- Ribbon bar of the medal
- Awarded for: Long service and good conduct
- Description: Circular silver medal
- Presented by: the United Kingdom
- Eligibility: Other ranks of the Trans-Jordan Frontier Force
- Status: No longer awarded
- Established: 1938
- Final award: 1948
- Total: 112

Order of Wear
- Next (higher): Royal Naval Wireless Auxiliary Reserve Long Service and Good Conduct Medal
- Next (lower): Union of South Africa Commemoration Medal

= Trans-Jordan Frontier Force Long Service and Good Conduct Medal =

The Trans-Jordan Frontier Force Long Service and Good Conduct Medal was an official United Kingdom award relating to the Emirate of Transjordan, which was a British protectorate.

The Trans-Jordan Frontier Force (TJFF) was formed in April 1926, with the principal role of defending Trans-Jordan's northern and southern borders. It included cavalry, infantry, camel and mechanised troops with, before the Second World War, a strength of nearly 1,000 men.

The long service medal was established in May 1938 by the High Commissioner for Trans-Jordan.

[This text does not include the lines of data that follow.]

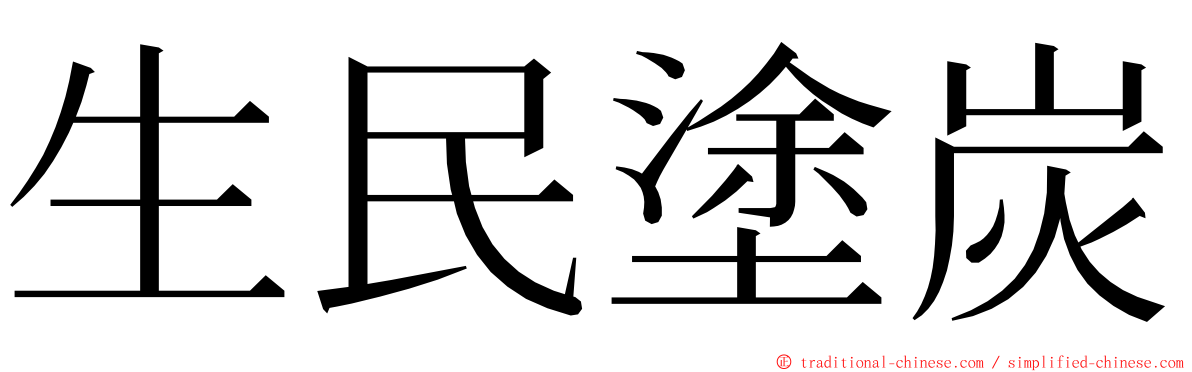生民塗炭 ming font
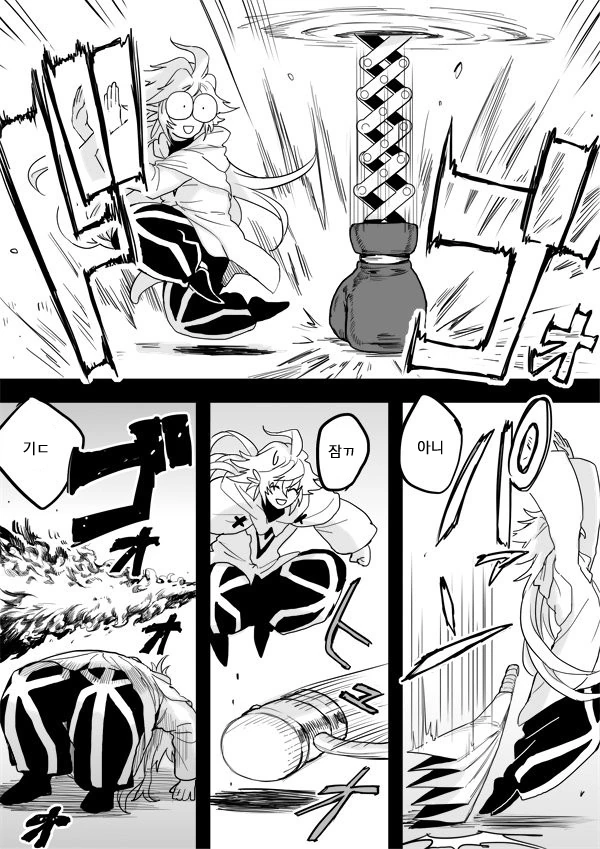 manga_981818_003.webp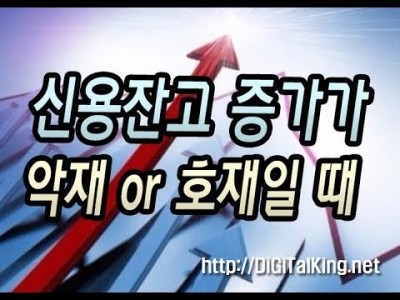 [주식] 신용잔고 증가는 더 큰 상승을 일으킨다.(상승장과 하락장의 신용잔고 체크의 중요성)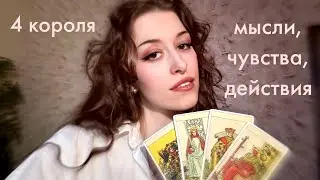 🩷 4 короля: мысли, чувства, действия 🩷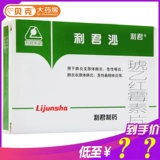 利君 Сандо yimotin таблетки 0,125 г*24 таблетки урогенитальной пероральной конъюнктивы конъюнктивы, конъюнктивит, сантилиярогенная инфекция пероральная инфекция Ревматизм, острый фарингит, лежащая пневмония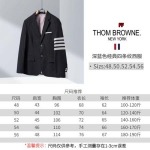 2024年4月1日春夏新作入荷THOM BROWNE スーツコート FF工場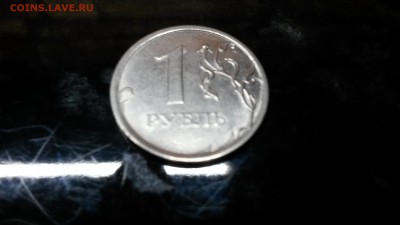 полный раскол аверса 1р 2шт с номинала до 27,06,17до22,00 - 20170623_132035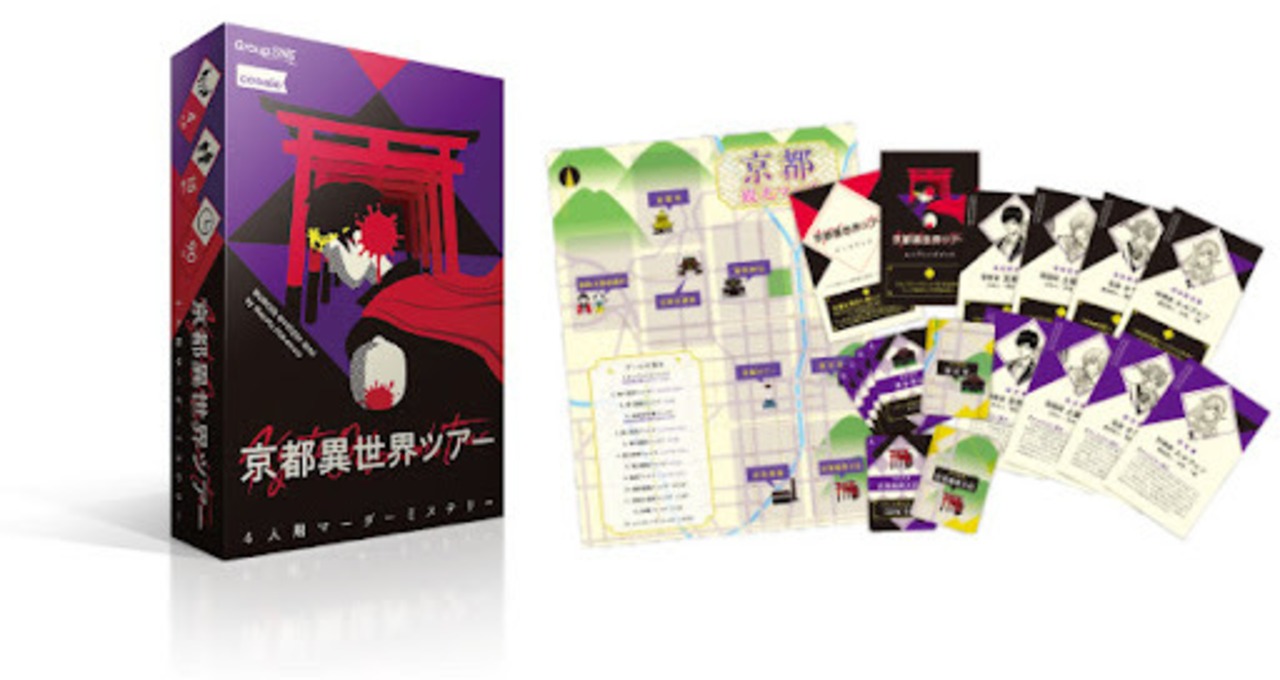 【再入荷】京都異世界ツアー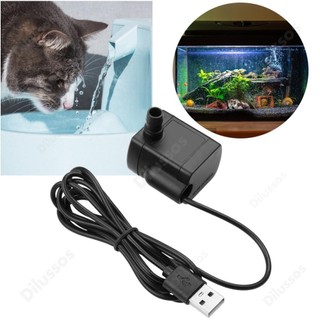 USB Submersible Water Pump Brushless Motor Mini Water Pump 3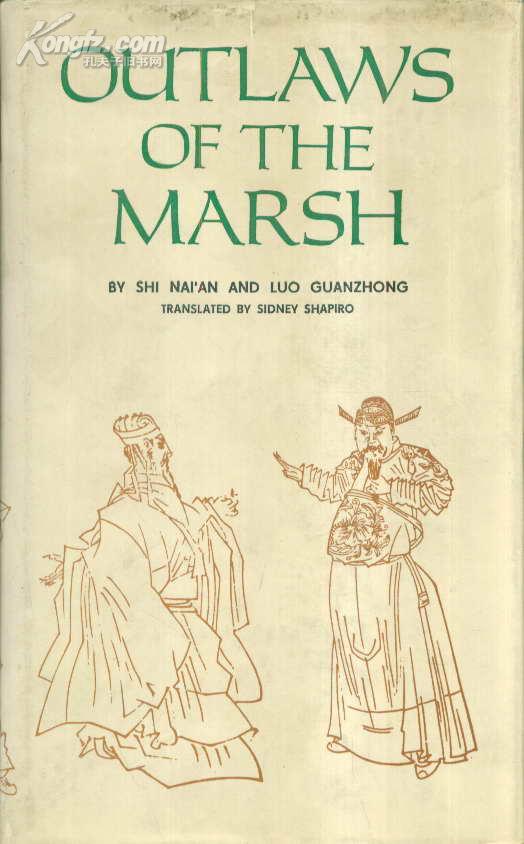 OUT LAWS OF THE MARSH 水浒传(英文版 全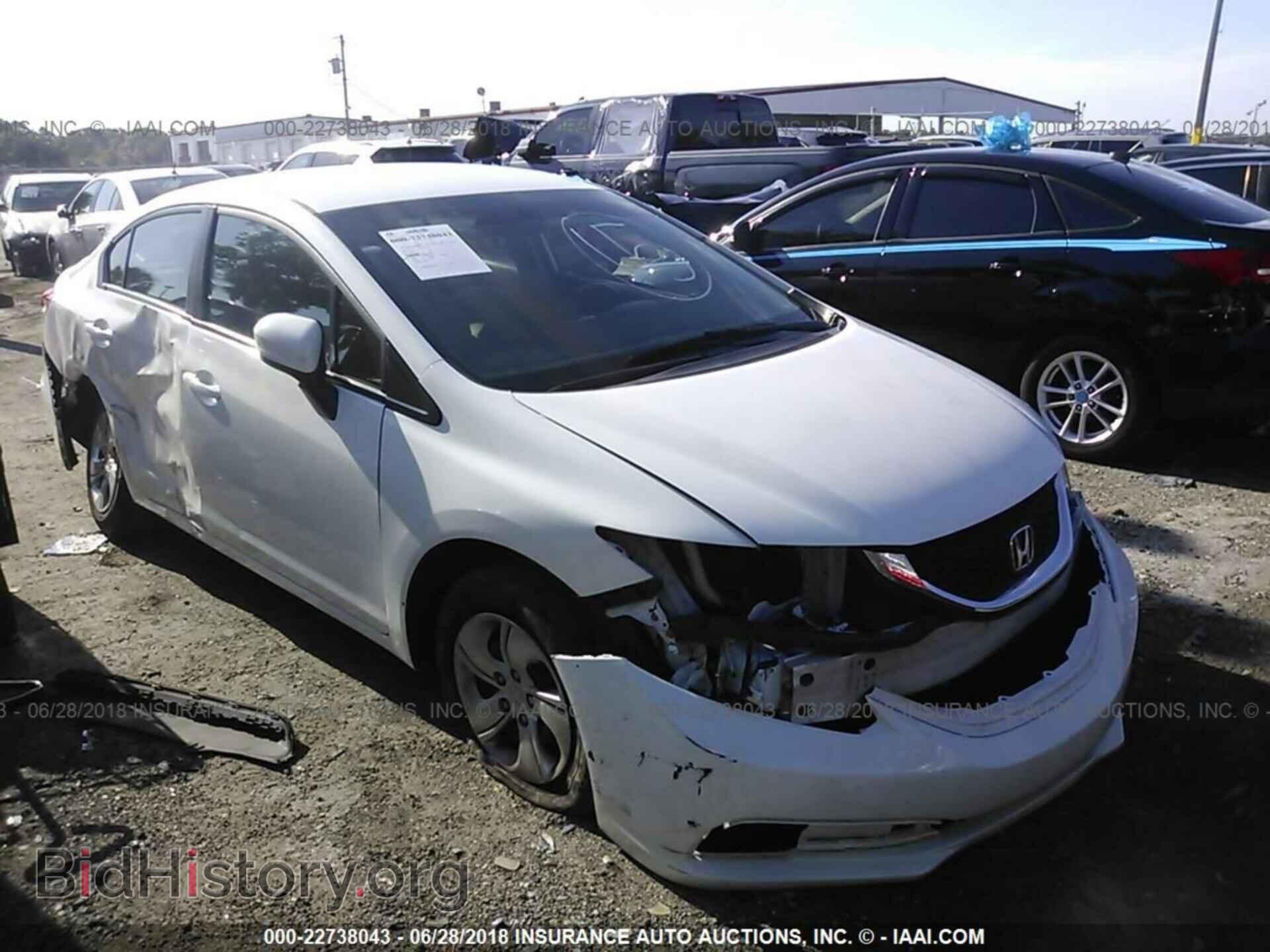 Фотография 19XFB2F52EE020591 - Honda Civic 2014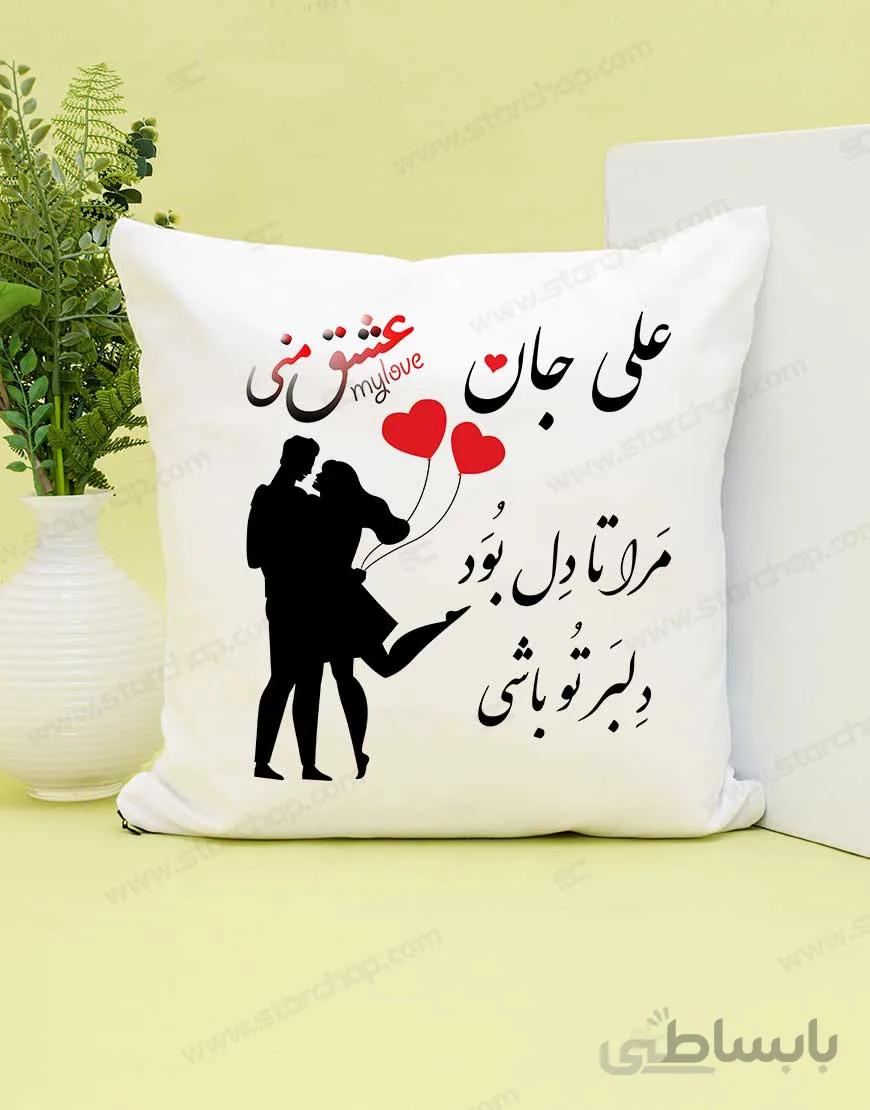 کوسن طرح مرا تا دل بود دلبر تو باشی کد(۱)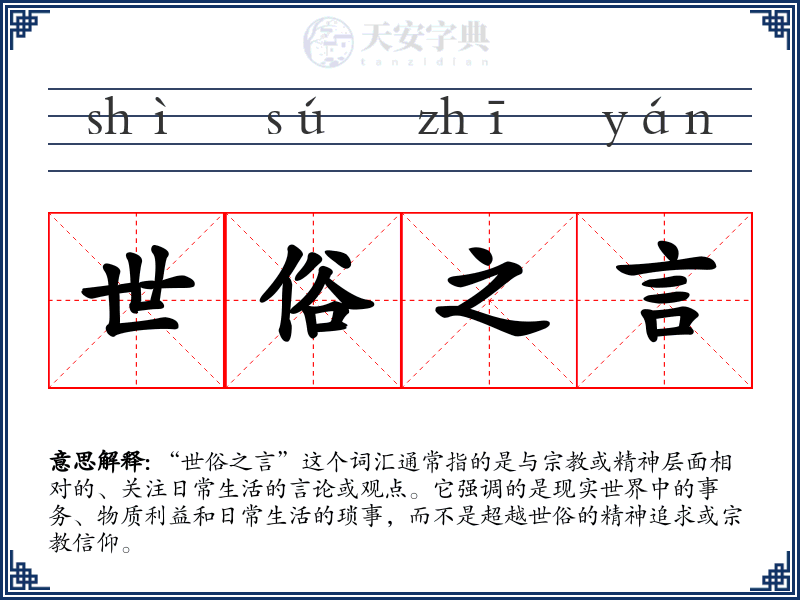 世俗之言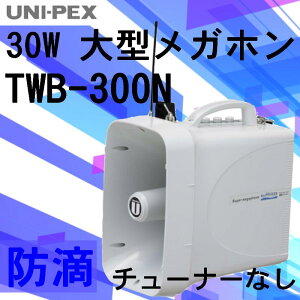 拡声器 ユニペックス ワイヤレスメガホン30W　 TWB-300N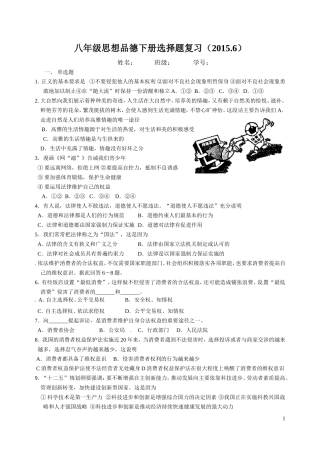 2015八年级思想品下册选择题专练复习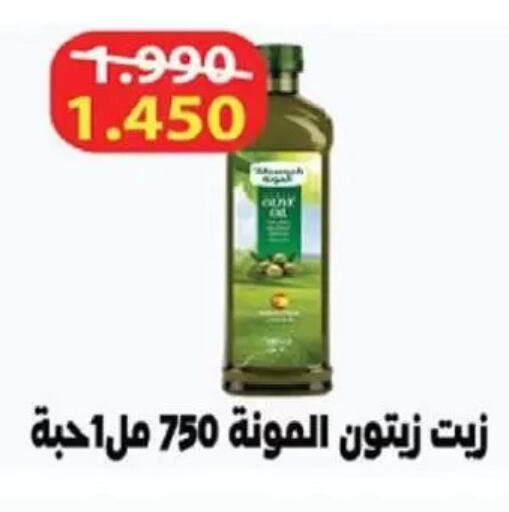 available at جمعية السلام التعاونية in الكويت - مدينة الكويت
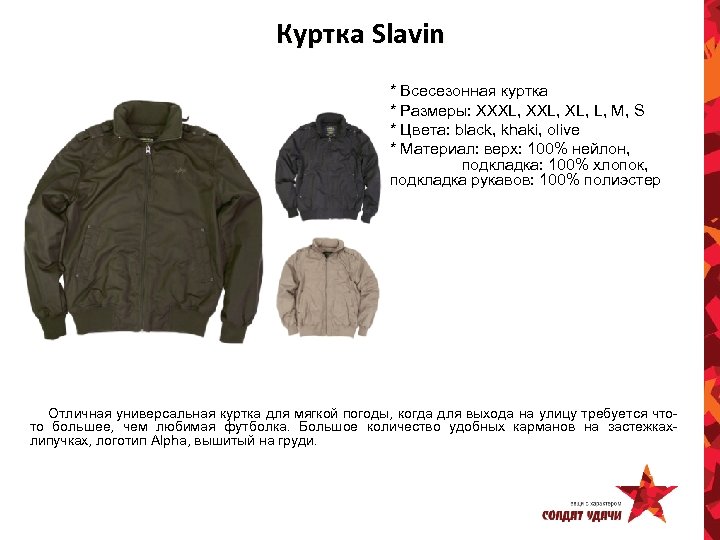 Куртка Slavin * Всесезонная куртка * Размеры: XXXL, XL, L, M, S * Цвета:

It rewarded NCOs and men of the Trans-Jordan Frontier Force who had completed 16 years exemplary service. Earlier service in the Palestine Gendarmerie or the Trans-Jordan Arab Legion could count, provided the soldier transferred to the TJFF without a break in service. There was no provision for ribbon clasps to mark further service.

The medal is silver, circular, and 36mm in diameter. The obverse bears the effigy of King George VI with, around the perimeter, the legend 'GEORGIVS VI D:G:BR:OMN:REX ET INDIAE IMP:' The reverse is inscribed 'FOR LONG SERVICE AND GOOD CONDUCT' over four lines with, around the circumference, the words 'TRANS-JORDAN FRONTIER FORCE'. The medal was awarded with the name and details of the recipient inscribed on its edge.
 The 32mm wide ribbon is crimson with a central green stripe, the same as for the West African Frontier Force and King's African Rifles Long Service and Good Conduct Medals. It was worn in uniform immediately after other long service medals.

A total of 112 medals were awarded, with each announced in the Palestine Gazette. Awards were discontinued in February 1948 when the TJFF was disbanded.